Un rapporto del Centre for Global Development ha rilevato che il 23% dei paesi BRI erano ad alto rischio di indebitamento anche prima della pandemia e oggi sono almeno otto i Paesi a rischio di indebitamento eccessivo, tra cui Gibuti, Mongolia, Kirghizistan, Laos, Maldive, Pakistan e Montenegro. Il Pakistan, per esempio, ha recentemente ricevuto un prestito di 1,4 miliardi di dollari dal FMI per affrontare il problema economico del rallentamento causato dall’epidemia di Coronavirus. Più recentemente, lo Zambia, grande produttore africano di rame, sommerso da ingenti prestiti cinesi, ha sospeso i pagamenti internazionali in attesa di un piano di ristrutturazione del debito con l’ausilio del FMI, che ha proposto una maggior trasparenza sulle posizioni creditorie e debitorie sovrane (soprattutto per i Paesi, come la Cina, che non hanno aderito al Club di Parigi e quindi non ha obbligo di dichiarare tutti i prestiti che eroga attraverso le sue banche pubbliche).

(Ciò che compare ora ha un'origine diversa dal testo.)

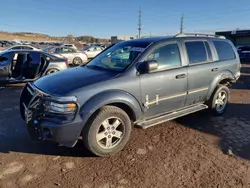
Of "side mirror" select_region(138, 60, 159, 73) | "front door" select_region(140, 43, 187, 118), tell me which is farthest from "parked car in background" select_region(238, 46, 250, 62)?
→ "side mirror" select_region(138, 60, 159, 73)

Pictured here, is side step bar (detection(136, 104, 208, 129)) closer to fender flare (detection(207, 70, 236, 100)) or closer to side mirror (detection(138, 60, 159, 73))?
fender flare (detection(207, 70, 236, 100))

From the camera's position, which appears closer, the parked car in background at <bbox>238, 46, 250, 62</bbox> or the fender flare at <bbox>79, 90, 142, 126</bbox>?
the fender flare at <bbox>79, 90, 142, 126</bbox>

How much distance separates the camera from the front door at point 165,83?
3643 millimetres

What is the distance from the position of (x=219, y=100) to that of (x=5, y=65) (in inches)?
280

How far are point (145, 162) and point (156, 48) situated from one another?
1.92 meters

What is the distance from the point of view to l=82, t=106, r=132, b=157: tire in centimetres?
315

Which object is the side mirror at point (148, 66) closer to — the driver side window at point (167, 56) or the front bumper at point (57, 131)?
the driver side window at point (167, 56)

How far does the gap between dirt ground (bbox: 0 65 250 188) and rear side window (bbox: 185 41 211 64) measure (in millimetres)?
1367

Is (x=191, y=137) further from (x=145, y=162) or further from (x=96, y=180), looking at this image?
(x=96, y=180)

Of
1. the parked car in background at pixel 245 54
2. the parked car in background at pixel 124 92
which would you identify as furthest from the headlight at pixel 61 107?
the parked car in background at pixel 245 54

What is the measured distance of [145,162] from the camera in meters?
3.22

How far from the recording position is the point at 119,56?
4086mm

Nel 2020, già un gruppo di Paesi ha fatto default o dovuto introdurre programmi di ristrutturazione del debito (Argentina, Belize, Ecuador, Libano, Suriname, Zambia). In confronto, nella grande crisi finanziaria del 2008-09, si sono contati solo tre default sovrani; questo significa che oggi le condizioni in cui versano molti Paesi poveri e indebitati sono più gravi. In particolare, le vicende in Zambia nell’autunno del 2020 rischiano di diventare il prototipo delle prossime crisi del debito di molti Paesi in via di sviluppo.